* _EXERCISE OBJECTIVE_:
Reproduce the rows below word for word, from the line with "How far does the camera sit from [55,83]?" to the line with "2.94 meters", including both of those lines. Leave the pictures out.

* _ENTRIES SUPPLIED_:
□ □ □ □ □ □ □

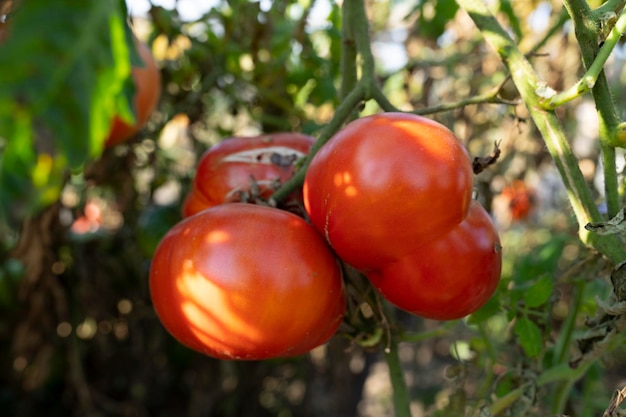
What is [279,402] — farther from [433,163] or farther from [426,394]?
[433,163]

□ □ □ □ □ □ □

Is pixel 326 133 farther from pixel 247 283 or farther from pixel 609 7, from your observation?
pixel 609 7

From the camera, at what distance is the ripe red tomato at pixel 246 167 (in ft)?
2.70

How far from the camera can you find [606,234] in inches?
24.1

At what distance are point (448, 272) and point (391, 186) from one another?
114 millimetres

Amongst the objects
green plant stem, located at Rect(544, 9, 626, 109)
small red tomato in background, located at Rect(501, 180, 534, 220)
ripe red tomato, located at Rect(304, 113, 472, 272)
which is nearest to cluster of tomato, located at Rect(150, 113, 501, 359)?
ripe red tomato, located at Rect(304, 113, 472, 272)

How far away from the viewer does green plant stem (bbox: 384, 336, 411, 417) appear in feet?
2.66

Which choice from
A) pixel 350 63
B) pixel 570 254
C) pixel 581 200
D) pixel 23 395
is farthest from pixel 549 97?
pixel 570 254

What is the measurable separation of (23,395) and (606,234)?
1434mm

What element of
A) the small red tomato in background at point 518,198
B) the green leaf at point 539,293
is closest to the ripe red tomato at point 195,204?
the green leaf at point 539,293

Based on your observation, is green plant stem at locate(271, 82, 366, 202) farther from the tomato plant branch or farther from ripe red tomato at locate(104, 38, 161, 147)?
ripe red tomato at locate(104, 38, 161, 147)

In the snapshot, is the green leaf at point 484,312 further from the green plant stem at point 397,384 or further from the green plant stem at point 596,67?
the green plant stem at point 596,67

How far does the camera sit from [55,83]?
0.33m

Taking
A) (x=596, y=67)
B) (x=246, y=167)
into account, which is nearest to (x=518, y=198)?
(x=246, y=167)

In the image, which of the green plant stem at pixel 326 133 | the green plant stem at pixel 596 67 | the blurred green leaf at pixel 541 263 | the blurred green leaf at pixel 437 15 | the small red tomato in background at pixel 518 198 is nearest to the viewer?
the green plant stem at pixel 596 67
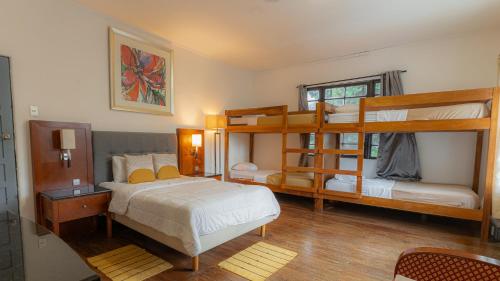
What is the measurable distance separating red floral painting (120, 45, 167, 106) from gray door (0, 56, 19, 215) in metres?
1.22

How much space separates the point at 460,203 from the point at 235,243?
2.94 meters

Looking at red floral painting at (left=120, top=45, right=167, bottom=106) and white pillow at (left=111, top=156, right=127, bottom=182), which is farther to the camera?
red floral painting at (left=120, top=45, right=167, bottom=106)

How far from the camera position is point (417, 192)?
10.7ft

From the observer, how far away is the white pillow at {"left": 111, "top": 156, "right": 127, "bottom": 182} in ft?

□ □ □ □ □ □ □

* _PROBLEM SOLUTION_:
How far does the camera sit from [55,83]?
0.33m

Taking
A) (x=596, y=67)
B) (x=246, y=167)
into account, which is nearest to (x=518, y=198)?
(x=246, y=167)

In the image, which of the green plant stem at pixel 326 133 | the green plant stem at pixel 596 67 | the blurred green leaf at pixel 541 263 | the blurred green leaf at pixel 437 15 | the small red tomato in background at pixel 518 198 is nearest to the viewer?
the green plant stem at pixel 596 67
What is the measurable distance separating red floral painting (120, 45, 167, 106) from gray door (0, 56, 19, 215) in metres?
1.22

How much space separates the point at 460,203 from the point at 235,243?
2.94 meters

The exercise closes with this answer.